(Quoted text):
•••••

10:35 And to bring the first fruits of our ground, and the first fruits of all fruit of all trees, year by year, unto the house of the LORD: 36 Also the firstborn of our sons, and of our cattle, as it is written in the law, and the firstlings of our herds and of our flocks, to bring to the house of our God, unto the priests that minister in the house of our God: 37 And that we should bring the first fruits of our dough, and our offerings, and the fruit of all manner of trees, of wine and of oil, unto the priests, to the chambers of the house of our God; and the tithes of our ground unto the Levites, that the same Levites might have the tithes in all the cities of our tillage.”

(Nehemiah 10:35-37)


               When the hearts of the people were awakened Godward, they made a covenant to do very specific things. They were not vague or general in that commitment, like saying they would try to do better. In their dedication, they were mindful of the Law – specifically what God had said regarding the house of the Lord and the care of the Levites. There is also a note of hope in their covenant. Although others had been eating the fruit of their labors, they spoke as though that condition was going to end. They would not only enjoy the fruit of their own labors, but would sanctify the fruitage of their fields and flocks by bringing the first fruits into the house of God for those who ministered there. The details of their covenant reveal how deeply they had been convicted by the reading of the Law. Shallow and general commitments reveal little or no genuine conviction. Where profound commitments are not made, religion is, at the very best, only on the surface.

•••••

(Data excerpts):
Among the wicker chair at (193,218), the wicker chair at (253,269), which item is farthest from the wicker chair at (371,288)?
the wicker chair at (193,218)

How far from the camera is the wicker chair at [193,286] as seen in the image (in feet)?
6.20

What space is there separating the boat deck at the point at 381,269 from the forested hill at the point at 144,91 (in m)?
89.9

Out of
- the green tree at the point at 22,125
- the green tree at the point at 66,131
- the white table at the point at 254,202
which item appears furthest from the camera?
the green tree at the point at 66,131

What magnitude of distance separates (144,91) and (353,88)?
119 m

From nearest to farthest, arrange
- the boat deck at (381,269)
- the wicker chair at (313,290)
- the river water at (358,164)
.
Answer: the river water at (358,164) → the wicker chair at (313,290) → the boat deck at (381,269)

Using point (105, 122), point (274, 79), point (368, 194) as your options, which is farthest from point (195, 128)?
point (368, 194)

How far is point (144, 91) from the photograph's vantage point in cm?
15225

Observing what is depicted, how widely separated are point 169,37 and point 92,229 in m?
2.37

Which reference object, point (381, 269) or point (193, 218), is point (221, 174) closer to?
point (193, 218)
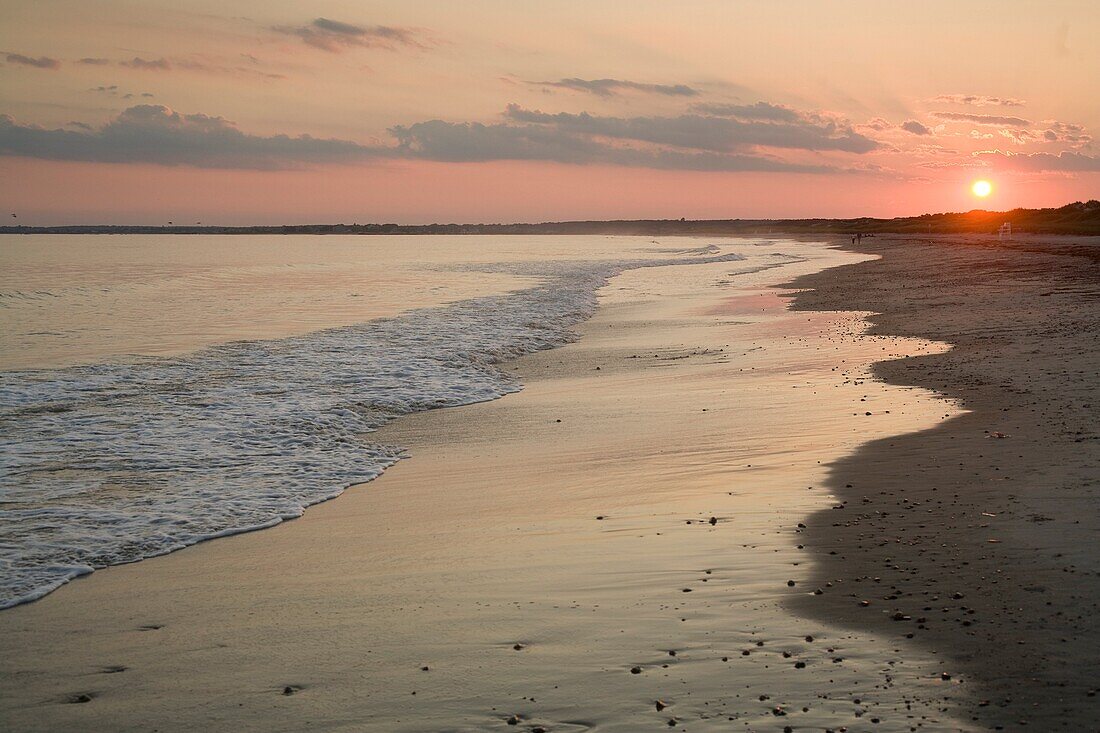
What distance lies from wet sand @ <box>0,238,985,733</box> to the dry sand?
23 mm

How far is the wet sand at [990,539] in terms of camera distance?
4.92 meters

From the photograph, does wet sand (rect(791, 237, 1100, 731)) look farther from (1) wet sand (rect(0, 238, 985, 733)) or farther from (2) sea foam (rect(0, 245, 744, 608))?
(2) sea foam (rect(0, 245, 744, 608))

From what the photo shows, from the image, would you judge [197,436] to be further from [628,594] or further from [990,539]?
[990,539]

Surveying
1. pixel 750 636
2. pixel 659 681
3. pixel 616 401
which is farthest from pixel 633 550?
pixel 616 401

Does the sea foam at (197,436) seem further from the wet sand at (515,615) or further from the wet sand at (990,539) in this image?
the wet sand at (990,539)

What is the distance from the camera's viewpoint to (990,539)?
22.9 ft

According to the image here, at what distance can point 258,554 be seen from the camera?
7.62 m

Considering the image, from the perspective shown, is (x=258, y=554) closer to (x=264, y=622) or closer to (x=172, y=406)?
(x=264, y=622)

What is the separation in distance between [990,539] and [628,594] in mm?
2863

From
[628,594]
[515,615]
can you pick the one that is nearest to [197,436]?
[515,615]

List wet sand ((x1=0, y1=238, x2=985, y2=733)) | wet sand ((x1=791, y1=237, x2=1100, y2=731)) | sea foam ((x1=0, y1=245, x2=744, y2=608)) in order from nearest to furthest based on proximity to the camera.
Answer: wet sand ((x1=0, y1=238, x2=985, y2=733))
wet sand ((x1=791, y1=237, x2=1100, y2=731))
sea foam ((x1=0, y1=245, x2=744, y2=608))

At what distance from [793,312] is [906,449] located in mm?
18537

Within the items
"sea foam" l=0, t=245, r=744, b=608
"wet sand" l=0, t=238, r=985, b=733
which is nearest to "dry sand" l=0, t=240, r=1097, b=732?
"wet sand" l=0, t=238, r=985, b=733

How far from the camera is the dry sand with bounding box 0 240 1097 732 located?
4.84 m
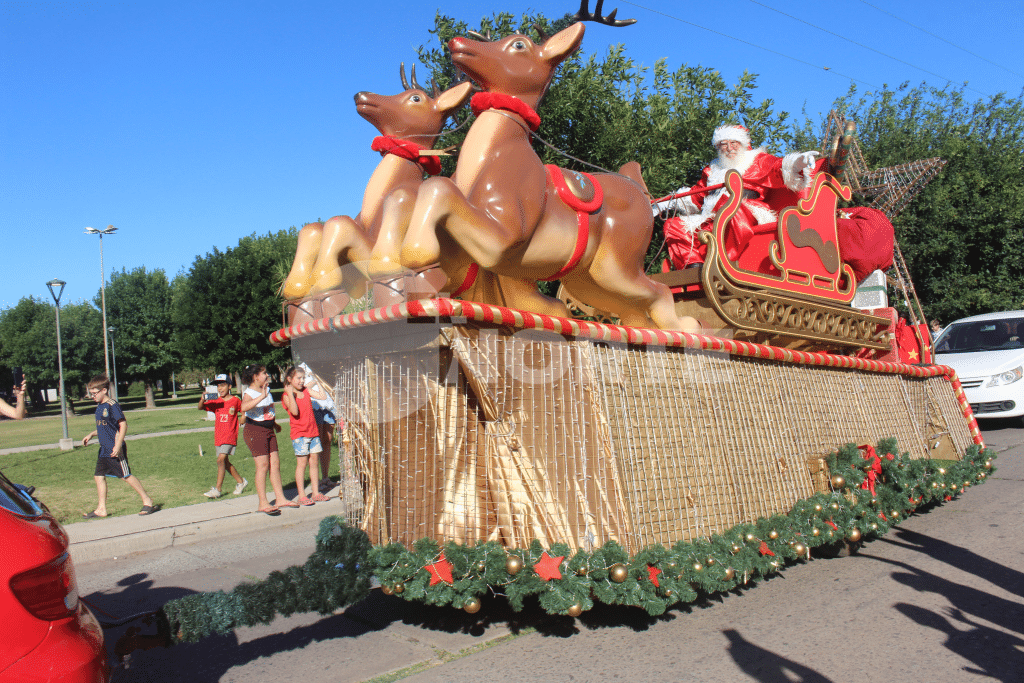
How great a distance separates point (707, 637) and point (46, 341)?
50701mm

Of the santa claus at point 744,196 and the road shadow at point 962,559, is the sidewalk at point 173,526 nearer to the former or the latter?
the santa claus at point 744,196

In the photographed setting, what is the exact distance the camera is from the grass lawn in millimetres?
8711

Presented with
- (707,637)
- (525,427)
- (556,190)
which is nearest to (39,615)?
(525,427)

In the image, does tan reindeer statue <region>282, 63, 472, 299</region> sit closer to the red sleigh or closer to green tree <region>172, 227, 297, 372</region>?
the red sleigh

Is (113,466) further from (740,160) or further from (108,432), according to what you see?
(740,160)

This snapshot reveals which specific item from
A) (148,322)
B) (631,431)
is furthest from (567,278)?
(148,322)

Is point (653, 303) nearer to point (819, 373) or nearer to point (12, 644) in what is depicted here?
point (819, 373)

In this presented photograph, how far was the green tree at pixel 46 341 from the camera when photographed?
144 feet

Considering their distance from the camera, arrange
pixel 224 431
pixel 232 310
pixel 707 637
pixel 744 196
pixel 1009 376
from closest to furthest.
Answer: pixel 707 637
pixel 744 196
pixel 224 431
pixel 1009 376
pixel 232 310

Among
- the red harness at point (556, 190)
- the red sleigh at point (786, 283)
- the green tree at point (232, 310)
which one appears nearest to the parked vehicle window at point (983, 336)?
the red sleigh at point (786, 283)

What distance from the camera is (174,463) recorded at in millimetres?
12125

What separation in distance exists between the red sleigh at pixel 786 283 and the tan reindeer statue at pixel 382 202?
202cm

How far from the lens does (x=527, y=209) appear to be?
149 inches

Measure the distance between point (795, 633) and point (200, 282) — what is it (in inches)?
1360
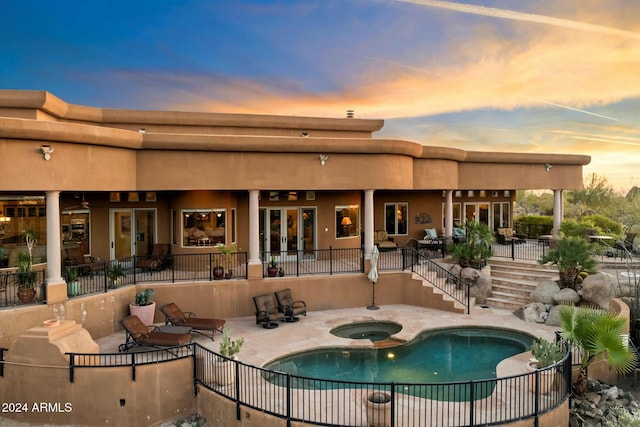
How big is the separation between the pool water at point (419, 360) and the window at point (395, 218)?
34.4 feet

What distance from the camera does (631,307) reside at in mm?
15031

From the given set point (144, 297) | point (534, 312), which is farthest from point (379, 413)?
point (534, 312)

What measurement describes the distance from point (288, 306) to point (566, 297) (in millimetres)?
9811

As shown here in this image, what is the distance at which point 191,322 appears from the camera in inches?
527

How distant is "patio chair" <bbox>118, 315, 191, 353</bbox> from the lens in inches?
449

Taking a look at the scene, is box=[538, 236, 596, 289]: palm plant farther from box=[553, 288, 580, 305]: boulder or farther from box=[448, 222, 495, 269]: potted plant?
box=[448, 222, 495, 269]: potted plant

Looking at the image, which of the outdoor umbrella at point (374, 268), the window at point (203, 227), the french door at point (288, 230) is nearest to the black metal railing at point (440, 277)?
the outdoor umbrella at point (374, 268)

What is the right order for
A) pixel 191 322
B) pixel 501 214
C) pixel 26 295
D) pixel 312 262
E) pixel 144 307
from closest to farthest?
1. pixel 26 295
2. pixel 191 322
3. pixel 144 307
4. pixel 312 262
5. pixel 501 214

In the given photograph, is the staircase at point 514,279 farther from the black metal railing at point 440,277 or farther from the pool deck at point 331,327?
the black metal railing at point 440,277

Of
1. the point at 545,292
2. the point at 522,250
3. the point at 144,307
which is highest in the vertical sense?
the point at 522,250

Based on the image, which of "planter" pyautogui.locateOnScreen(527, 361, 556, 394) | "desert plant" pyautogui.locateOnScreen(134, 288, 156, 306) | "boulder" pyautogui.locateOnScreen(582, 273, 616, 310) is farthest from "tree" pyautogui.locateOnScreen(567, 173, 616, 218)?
"desert plant" pyautogui.locateOnScreen(134, 288, 156, 306)

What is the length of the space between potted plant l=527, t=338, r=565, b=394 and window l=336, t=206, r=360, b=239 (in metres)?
11.5

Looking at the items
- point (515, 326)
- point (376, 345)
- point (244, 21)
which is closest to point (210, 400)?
point (376, 345)

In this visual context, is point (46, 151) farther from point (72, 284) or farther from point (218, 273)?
point (218, 273)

•••••

(Request 1): List the things that verse 37 of the Nehemiah passage says are to be brought unto the priests, to the chambers of the house of our God.
(Request 2): Collect every line of the records that contains the word "window", matching case exactly.
The Nehemiah passage and the records are unrelated materials.

(Expected output 1):
- the first fruits of our dough
- our offerings
- the fruit of all manner of trees
- wine
- oil

(Expected output 2):
which one appears nearest to the parked vehicle window at point (983, 336)?
How big is the separation between the pool water at point (419, 360) and the window at point (395, 218)?
Looking at the image, which of the outdoor umbrella at point (374, 268), the window at point (203, 227), the french door at point (288, 230) is nearest to the black metal railing at point (440, 277)?
What is the length of the space between potted plant l=527, t=338, r=565, b=394 and window l=336, t=206, r=360, b=239 (in metres)?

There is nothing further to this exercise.